Formatting Strings With Java

We all know String.format(...)
.
But there are other options. Java has multiple ways of formatting, aligning, padding, and justifying Strings.
Table of Contents
History of String Formatting
Programming languages have a long tradition of formatting Strings.
Over 60 years ago, Fortran
was released with the FORMAT
keyword:
WRITE OUTPUT TAPE 6, 601, IA, IB, IC, AREA
601 FORMAT (4H A= ,I5,5H B= ,I5,5H C= ,I5,
& 8H AREA= ,F10.2, 13H SQUARE UNITS)
The more commonly known C
-style format Strings, used by the printf
, and Java’s String.format
originated from BCPL
:
WRITEF("%I2-QUEENS PROBLEM HAS %I5 SOLUTIONS*N", NUMQUEENS, COUNT)
Java wasn’t incepted with String.format
.
It took eight years until the release of Java 1.5 for it to be included.
Before that, java.text.MessageFormat
was the way to bend Strings to your will.
Format Specifier
All format Strings start with %
and consist of multiple optional parts and the actual conversion specifier.

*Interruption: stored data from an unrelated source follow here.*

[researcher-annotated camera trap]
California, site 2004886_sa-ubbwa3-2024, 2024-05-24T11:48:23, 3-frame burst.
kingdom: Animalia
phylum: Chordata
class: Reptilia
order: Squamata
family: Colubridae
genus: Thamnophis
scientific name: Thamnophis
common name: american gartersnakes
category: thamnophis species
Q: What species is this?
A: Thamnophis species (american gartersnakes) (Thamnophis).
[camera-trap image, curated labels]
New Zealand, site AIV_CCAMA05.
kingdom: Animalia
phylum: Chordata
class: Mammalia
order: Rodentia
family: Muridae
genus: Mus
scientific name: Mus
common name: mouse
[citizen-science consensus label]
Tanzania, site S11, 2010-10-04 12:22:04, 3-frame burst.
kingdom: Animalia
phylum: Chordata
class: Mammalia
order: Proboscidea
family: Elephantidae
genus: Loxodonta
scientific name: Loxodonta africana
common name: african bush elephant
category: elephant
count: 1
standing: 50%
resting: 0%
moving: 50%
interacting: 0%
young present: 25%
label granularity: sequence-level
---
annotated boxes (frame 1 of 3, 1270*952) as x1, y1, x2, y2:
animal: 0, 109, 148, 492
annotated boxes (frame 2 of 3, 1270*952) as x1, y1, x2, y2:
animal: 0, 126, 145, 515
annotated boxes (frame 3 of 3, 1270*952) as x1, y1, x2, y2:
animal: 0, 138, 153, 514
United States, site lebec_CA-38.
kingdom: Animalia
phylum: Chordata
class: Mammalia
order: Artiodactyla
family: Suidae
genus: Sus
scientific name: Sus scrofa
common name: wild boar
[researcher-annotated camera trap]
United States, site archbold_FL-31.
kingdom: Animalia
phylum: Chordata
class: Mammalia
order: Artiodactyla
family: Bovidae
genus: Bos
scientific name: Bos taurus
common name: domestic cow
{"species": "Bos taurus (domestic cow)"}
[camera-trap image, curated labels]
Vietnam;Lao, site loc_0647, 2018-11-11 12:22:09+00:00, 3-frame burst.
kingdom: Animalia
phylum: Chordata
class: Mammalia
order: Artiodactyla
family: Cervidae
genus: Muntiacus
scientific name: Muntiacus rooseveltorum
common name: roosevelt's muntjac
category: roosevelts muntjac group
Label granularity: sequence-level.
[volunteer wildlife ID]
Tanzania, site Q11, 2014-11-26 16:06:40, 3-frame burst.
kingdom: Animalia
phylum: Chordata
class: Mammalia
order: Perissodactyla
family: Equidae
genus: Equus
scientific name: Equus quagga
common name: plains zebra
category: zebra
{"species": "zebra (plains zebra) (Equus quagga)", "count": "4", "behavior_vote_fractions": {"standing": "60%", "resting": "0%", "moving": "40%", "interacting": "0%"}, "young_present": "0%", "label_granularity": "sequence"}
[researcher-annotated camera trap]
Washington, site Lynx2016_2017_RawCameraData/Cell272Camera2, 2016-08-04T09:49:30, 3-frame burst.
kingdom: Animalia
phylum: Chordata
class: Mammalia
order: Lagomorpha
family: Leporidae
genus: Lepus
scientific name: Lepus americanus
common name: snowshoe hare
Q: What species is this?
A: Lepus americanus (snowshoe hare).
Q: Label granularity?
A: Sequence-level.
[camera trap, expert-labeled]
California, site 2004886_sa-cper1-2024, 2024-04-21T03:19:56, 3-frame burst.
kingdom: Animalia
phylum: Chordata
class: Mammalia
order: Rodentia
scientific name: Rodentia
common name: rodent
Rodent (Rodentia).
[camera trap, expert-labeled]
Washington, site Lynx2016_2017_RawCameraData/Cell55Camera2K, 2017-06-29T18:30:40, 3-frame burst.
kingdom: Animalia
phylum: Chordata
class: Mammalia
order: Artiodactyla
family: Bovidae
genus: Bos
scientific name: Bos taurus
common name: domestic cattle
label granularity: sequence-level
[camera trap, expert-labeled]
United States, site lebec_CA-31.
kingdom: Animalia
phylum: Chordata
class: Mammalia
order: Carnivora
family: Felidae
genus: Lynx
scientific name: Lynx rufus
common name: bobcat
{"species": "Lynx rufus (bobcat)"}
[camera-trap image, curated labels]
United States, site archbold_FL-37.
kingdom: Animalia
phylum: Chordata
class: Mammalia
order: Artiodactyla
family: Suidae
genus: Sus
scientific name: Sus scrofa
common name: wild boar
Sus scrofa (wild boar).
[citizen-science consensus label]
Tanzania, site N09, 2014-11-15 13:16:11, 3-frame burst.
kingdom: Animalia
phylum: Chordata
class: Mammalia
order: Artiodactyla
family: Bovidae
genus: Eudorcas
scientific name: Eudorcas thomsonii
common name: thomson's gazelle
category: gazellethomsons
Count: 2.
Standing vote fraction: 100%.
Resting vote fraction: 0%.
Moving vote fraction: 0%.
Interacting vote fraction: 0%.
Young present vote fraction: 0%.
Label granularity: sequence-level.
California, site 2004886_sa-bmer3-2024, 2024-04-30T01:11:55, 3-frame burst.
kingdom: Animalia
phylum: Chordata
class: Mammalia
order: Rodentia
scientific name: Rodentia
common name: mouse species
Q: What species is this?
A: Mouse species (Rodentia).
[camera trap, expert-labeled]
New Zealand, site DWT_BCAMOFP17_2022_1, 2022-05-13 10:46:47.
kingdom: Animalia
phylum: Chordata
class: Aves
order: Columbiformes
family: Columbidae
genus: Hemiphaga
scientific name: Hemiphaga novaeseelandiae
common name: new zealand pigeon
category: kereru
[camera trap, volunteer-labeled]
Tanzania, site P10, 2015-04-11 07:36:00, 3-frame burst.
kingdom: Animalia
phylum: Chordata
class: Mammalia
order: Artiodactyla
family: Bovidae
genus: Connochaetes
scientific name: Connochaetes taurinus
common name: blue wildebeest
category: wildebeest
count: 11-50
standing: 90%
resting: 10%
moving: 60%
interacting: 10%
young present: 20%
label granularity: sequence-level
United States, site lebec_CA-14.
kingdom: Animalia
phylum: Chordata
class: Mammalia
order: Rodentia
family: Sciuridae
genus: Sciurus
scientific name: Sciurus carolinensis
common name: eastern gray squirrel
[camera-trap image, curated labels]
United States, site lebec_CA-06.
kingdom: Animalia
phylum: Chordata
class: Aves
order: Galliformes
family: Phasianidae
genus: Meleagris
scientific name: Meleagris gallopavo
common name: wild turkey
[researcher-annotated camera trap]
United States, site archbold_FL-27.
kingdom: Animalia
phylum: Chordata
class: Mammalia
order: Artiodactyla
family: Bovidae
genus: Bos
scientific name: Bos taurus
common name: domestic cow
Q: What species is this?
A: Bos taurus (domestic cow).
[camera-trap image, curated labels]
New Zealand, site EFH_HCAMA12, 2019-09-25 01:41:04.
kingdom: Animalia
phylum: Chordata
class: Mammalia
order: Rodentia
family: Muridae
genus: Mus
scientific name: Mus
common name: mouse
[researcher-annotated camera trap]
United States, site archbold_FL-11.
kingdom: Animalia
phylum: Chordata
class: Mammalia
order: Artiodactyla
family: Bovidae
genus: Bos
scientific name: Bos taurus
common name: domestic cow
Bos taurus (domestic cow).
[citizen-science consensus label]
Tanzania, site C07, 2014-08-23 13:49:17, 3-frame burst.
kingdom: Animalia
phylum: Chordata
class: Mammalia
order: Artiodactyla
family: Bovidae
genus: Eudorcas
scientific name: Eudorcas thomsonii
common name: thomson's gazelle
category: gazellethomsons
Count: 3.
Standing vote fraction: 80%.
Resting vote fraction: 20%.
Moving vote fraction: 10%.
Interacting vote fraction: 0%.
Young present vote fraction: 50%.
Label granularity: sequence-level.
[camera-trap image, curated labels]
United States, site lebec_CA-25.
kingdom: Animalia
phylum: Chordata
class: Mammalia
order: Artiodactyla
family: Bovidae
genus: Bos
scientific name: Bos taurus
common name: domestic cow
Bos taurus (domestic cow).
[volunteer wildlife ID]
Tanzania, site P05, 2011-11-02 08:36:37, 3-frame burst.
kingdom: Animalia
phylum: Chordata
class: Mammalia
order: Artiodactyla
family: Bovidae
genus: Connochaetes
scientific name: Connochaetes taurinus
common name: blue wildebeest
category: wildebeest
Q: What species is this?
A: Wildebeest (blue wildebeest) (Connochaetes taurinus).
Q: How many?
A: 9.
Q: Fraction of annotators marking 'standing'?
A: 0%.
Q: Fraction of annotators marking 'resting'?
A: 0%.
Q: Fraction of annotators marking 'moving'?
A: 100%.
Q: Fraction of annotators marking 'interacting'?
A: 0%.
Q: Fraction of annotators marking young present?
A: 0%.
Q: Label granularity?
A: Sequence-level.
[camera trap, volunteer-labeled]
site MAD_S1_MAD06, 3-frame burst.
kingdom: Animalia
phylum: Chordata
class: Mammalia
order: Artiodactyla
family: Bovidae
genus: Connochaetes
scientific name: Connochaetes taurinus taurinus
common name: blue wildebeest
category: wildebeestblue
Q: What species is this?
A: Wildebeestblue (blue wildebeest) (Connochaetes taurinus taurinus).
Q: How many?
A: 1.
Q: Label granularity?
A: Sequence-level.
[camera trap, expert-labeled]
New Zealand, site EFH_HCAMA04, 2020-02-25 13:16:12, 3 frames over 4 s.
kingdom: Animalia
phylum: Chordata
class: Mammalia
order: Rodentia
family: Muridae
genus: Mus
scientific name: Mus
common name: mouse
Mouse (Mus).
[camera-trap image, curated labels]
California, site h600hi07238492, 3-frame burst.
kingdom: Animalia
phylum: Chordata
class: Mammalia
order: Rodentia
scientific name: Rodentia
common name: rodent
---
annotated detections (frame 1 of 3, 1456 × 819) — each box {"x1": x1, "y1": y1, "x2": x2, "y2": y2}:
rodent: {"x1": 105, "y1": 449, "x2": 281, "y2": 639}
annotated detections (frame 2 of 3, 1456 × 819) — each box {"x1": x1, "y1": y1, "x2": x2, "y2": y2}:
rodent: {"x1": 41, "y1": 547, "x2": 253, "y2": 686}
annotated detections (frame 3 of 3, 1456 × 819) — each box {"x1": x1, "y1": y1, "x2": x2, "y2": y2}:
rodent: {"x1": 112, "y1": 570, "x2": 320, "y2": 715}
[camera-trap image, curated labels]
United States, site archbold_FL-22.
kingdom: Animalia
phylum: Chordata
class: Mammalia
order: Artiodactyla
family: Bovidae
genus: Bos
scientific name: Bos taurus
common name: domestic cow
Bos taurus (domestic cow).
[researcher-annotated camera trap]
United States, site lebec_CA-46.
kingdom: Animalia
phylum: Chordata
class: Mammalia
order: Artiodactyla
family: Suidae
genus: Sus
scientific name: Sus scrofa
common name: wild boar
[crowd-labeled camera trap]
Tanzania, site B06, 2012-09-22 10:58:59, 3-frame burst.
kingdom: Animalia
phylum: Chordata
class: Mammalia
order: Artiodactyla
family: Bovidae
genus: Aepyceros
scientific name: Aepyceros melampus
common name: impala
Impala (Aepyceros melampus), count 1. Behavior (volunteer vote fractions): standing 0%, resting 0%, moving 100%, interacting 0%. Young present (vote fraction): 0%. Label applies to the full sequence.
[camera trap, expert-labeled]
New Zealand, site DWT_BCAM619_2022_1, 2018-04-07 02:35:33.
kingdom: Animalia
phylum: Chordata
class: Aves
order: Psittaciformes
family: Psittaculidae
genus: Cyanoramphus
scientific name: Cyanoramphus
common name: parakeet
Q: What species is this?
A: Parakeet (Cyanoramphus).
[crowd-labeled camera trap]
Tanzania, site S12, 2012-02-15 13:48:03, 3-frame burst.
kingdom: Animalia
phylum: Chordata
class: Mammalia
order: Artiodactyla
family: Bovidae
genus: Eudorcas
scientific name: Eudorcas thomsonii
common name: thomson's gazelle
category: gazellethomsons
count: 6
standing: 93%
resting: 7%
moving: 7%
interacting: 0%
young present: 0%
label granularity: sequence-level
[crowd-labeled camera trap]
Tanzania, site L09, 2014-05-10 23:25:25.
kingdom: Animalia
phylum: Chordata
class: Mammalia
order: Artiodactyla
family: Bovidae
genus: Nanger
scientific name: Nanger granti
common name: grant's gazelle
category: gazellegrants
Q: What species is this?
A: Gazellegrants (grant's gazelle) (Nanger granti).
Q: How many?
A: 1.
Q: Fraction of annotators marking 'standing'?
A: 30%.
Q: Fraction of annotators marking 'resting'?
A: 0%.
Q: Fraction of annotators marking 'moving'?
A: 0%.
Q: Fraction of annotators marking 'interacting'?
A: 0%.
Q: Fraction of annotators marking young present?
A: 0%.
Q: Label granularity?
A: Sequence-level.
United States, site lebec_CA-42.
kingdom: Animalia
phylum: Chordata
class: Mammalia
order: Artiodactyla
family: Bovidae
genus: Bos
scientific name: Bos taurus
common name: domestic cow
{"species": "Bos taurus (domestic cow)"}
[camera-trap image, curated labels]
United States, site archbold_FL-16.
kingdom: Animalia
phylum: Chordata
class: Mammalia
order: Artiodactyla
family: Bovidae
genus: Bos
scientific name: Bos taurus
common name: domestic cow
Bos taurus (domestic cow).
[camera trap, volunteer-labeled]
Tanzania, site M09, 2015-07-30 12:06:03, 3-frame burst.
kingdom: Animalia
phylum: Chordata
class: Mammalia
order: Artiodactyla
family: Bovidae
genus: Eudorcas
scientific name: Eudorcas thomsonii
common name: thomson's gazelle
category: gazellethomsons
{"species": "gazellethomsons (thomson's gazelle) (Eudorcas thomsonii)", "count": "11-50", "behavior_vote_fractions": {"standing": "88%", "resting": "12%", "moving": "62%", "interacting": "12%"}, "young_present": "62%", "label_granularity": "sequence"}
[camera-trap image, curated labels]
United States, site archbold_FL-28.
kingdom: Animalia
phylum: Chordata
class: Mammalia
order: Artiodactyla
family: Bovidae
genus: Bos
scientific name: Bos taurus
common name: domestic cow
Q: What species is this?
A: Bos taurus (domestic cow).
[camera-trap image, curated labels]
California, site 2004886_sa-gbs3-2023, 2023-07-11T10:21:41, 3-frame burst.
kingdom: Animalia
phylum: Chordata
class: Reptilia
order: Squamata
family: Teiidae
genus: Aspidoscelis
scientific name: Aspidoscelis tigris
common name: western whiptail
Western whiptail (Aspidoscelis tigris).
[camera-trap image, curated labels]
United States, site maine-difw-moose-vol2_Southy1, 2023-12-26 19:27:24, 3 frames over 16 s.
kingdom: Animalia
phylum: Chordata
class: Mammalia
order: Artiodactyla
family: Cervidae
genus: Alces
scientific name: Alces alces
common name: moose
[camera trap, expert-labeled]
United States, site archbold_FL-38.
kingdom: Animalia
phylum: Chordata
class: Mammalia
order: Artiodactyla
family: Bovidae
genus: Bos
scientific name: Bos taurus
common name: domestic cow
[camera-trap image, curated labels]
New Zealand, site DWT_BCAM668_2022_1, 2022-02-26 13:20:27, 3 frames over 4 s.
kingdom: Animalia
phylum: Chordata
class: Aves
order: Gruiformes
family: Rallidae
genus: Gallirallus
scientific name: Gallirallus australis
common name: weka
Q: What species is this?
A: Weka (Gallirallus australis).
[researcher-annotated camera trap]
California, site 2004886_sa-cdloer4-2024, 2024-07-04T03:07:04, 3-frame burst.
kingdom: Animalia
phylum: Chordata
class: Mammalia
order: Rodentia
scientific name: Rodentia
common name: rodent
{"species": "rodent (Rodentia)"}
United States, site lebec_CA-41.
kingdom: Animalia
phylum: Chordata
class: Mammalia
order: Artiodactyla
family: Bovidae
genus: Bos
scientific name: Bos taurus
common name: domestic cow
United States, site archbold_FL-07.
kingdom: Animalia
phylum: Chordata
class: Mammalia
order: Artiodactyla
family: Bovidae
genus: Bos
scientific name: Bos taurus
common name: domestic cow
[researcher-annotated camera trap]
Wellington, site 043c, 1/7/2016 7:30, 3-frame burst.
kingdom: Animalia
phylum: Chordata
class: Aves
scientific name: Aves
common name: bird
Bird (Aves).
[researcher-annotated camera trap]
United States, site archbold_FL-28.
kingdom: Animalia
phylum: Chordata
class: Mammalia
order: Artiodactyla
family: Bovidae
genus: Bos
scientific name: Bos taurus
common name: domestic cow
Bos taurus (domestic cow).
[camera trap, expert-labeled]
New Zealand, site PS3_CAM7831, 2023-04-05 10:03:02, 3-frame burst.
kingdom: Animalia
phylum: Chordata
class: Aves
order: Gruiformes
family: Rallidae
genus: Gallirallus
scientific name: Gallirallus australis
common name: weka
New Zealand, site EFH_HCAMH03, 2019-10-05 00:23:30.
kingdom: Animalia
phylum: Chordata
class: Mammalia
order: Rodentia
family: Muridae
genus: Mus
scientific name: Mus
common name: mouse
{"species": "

The general syntax can be split into three different groups:
- General, character, and numeric types
%[argument_index$][flags][width][.precision]conversion
- Date and times
%[argument_idnex$][flags][width][.precision]conversion
- Argumentless specifiers
%[flags][width]conversion
The conversion argument can also be separated into different groups:
Category | Applicable Types
-----------|--------------------------
General | any
|
Character | char, Character
| byte, Byte
| short, Short
| int, Integer (if Character.isValidCodePoint(int))
|
Integral | byte, Byte
| short, Short
| int, Integer
| long, Long
| BigInteger
Fl. Point | float, Float
| double, Double
| BigDecimal
|
Date/Time | long, Long
| Calendar
| Date
| TemporalAccessor
|
Other | Percent
| Line Separator
Most conversions support lowercase and uppercase, differentiated by using the conversion specifier in lowercase or uppercase. For simplicity, only the lowercase version will be listed in the article.
If a null
argument is supplied, it’s converted to “null”.
General conversions
%b | null defaults to "false"
| if boolean or Boolean, String.valueOf(arg) or "true"
|
%h | Integer.toHexString(arg.hashCode())
|
%s | if java.util.Formattable is implemented, arg.formatTo is invoked
| otherwise arg.toString is invoked
Examples:
String.format("%b", "value")
// ==> "true"
String.format("%h", 255)
// ==> "ff"
Characters
%c | null defaults to "null"
| Converted to unicode
| (e.g. 0x2603 --> ☃)
Integrals
%d | Decimal integer
%o | Octal integer
%x | Hexdecimal integer
Examples:
String.format("%d", 128)
// ==> "128"
String.format("%o", 128)
// ==> "200"
String.format("%x", 128)
// ==> "80"
Floating-point
%e | Scientific notation
%f | Decimal number
%g | Decimal format, or scientific notation, depending on the precision
%a | Hexdecimal floating-point with significand and exponent
| BigDecimal is not supported
Examples:
String.format("%e", 3.141)
// ==> "3.141000e+00"
String.format("%f", 3.141)
// ==> "3.141000"
String.format("%g", 3.141)
// ==> "3.141000"
String.format("%a", 3.141)
// ==> "0x1.920c49ba5e354p1"
Date / time
Date and time format specifiers are prefixed with %t
, followed by the specific part.
Many of the conversions are locale-specific and default to the default locale of the JVM if no alternative is provided.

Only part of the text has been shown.